La Maîtrise de Sainte-Anne-d'Auray, Prix Liliane Bettencourt pour le chant choral 2021
Gilles Gérard, comment est née la Maîtrise de Sainte-Anne-d'Auray que vous dirigez depuis 2017 ?
La Maîtrise en tant que telle a 21 ans. Des initiatives existaient déjà avant ici, mais le dispositif tel qu'il est conçu date des années 2000, par la volonté croisée de l'Éducation nationale, des collectivités (départementales et régionales) et du diocèse de Vannes : de soutenir une structure musicale en milieu rural, pour montrer quelle formation et médiation artistique peut être proposée même loin des grandes villes. Cette action et ce processus sont toujours en cours de déploiement (c'est le propre de toute structure artistique).
Quelle est l'identité de votre Maîtrise ?
Notre Maîtrise se caractérise par trois ancrages et trois axes. Nous sommes ancrés à un Centre Culturel : l'Académie de Musique et d'Arts Sacrés de Sainte-Anne-d'Auray dont nous sommes une branche musicale, Centre qui dispose aussi d'une école d'orgue rayonnant sur tout le Morbihan (les professeurs se déplacent de village en village) et d'enseignement des instruments traditionnels (la harpe celtique, la cornemuse bretonne, et l'école de bombarde qui a même une cinquantaine d'élèves). Le Centre a aussi une branche plus muséographique et patrimoniale qui organise des expositions. Nous construisons des passerelles entre ces différentes activités. Juste avant mon arrivée a ainsi eu lieu un projet avec le photographe Ferrante Ferranti intitulé Voir l'invisible : il s'est rendu dans des sanctuaires du monde entier dans une démarche œcuménique et nous avons proposé des liens entre ses photographies et des musiques chantées.
Nous sommes également rattachés à un lieu et à un sanctuaire : le Sanctuaire de Sainte-Anne-d'Auray, troisième lieu de pèlerinage en France après Lourdes et Lisieux, et son ancrage sur le territoire breton (nous ne sommes pas une maîtrise liturgique, même si nous participons à l'animation musicale du sanctuaire).
Qu'est-ce qui définit le travail des maîtrises et plus particulièrement la vôtre ?
La spécificité des maîtrises tient dans l'articulation de la pratique musicale avec l'enseignement général : les maîtrisiens reçoivent un enseignement musical riche et dense en parallèle de leurs études au primaire, collège et lycée.

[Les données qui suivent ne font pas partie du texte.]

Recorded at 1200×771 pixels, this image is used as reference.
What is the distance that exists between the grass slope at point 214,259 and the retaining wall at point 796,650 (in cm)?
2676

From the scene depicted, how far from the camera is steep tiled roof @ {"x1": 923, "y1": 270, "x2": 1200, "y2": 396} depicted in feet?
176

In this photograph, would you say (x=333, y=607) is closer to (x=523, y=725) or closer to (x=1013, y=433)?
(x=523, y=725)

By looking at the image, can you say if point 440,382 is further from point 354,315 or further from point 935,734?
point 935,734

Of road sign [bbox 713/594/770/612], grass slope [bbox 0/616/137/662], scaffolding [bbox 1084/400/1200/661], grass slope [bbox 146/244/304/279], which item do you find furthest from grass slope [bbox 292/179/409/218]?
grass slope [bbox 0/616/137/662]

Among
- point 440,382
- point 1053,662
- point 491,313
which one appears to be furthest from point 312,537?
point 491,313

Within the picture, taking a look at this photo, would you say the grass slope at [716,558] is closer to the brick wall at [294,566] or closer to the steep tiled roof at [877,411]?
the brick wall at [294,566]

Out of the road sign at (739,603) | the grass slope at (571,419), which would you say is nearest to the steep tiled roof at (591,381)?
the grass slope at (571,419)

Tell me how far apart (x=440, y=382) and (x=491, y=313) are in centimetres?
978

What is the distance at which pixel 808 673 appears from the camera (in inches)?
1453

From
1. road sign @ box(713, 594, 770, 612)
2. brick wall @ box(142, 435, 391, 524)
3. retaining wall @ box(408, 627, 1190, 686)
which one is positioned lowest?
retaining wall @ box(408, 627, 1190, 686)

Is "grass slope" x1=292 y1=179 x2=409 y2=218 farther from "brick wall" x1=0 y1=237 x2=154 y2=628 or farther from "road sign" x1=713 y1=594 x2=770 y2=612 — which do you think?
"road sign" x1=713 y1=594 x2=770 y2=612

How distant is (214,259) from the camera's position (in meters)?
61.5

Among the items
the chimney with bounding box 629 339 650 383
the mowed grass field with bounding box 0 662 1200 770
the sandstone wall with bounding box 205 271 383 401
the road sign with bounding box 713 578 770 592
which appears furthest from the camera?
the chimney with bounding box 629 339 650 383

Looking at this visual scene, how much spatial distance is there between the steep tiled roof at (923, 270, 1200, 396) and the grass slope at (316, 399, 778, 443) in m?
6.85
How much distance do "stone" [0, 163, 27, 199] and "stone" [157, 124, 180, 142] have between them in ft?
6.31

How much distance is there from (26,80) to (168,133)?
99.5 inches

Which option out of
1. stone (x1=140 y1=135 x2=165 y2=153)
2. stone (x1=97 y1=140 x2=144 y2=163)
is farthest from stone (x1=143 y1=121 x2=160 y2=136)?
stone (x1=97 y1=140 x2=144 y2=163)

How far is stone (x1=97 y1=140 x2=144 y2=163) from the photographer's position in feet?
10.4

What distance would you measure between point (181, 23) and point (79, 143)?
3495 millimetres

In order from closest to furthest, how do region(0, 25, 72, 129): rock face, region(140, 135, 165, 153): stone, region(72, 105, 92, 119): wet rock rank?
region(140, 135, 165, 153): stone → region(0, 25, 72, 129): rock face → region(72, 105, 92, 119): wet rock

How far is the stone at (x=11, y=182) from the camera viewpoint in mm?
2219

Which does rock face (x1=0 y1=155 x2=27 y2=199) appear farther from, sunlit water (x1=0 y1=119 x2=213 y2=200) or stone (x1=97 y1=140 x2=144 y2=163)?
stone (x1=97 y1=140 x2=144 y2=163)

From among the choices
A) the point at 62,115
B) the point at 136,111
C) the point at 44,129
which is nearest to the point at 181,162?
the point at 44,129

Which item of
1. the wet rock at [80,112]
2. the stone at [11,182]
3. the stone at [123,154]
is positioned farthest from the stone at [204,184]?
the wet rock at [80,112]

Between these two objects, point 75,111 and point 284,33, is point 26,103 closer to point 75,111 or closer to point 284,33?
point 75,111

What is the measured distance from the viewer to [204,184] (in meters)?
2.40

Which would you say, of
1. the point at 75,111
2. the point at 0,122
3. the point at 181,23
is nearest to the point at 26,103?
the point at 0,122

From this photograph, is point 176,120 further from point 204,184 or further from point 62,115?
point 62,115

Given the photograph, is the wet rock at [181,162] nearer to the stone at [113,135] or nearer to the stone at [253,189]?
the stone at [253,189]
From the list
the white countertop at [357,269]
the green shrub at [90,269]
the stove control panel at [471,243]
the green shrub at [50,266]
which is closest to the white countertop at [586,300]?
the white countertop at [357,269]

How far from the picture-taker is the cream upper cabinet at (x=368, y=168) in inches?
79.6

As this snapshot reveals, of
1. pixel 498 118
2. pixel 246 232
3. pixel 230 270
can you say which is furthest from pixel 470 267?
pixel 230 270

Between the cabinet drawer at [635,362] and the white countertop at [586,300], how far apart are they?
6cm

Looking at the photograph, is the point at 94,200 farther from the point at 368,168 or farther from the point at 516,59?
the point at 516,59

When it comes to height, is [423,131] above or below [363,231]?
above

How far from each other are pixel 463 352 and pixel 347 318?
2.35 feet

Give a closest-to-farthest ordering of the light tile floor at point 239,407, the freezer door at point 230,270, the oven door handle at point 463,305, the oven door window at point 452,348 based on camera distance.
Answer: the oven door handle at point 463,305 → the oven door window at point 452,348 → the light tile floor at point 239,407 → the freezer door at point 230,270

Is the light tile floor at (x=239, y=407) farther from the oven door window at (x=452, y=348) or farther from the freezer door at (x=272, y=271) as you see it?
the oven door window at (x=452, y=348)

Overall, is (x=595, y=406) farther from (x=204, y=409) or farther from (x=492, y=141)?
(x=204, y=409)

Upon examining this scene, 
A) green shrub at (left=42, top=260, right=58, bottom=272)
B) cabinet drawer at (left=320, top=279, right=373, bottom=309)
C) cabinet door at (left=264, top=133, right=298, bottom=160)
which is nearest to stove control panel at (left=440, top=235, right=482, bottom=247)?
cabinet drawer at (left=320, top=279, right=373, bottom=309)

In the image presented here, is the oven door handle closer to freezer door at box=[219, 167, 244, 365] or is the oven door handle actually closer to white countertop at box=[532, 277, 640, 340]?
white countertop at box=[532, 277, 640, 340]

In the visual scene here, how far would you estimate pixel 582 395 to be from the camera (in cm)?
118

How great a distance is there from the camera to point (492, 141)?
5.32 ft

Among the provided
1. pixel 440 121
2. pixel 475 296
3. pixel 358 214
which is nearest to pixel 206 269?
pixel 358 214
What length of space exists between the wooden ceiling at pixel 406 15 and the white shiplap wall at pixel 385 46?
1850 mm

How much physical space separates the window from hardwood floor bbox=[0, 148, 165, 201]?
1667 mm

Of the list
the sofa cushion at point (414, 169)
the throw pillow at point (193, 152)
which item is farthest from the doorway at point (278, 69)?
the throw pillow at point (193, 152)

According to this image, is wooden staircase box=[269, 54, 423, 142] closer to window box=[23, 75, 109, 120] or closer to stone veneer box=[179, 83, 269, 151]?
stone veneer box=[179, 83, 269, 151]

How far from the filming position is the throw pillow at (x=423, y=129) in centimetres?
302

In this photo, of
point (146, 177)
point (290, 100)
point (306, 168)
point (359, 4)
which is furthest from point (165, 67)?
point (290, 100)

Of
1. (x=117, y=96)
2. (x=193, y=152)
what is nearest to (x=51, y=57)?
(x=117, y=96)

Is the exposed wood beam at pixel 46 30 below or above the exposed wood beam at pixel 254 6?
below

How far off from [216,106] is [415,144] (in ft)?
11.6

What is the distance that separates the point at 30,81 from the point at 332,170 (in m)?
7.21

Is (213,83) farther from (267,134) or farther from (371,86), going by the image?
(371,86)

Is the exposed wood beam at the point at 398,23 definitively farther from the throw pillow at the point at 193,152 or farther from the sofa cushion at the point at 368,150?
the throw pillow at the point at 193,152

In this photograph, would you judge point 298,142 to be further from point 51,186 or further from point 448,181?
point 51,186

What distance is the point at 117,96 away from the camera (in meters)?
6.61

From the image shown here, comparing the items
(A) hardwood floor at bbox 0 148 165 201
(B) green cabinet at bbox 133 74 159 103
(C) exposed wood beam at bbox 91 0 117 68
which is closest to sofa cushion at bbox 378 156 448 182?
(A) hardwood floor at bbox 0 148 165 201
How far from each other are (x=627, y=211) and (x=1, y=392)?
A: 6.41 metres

C'est le point commun que nous partageons avec les maîtrises de conservatoires, celles attachées à un lieu comme Notre-Dame de Paris, à un opéra comme pour la Maîtrise de l'Opéra de Lyon (lauréat du Prix Bettencourt 2019) ou la la Maîtrise Populaire de l'Opéra Comique (qui est partie prenante de l'initiative Chants libres). Le paysage choral pour les jeunes s'axe toutefois beaucoup sur la mise en scène. C'est un courant très important et nous travaillons aussi beaucoup sur le ressenti et l'expression corporelle, nous faisons également des projets mis en scène, mais la pratique du chant choral est le cœur de notre projet artistique, indissociablement lié à notre envie de faire passer ce répertoire.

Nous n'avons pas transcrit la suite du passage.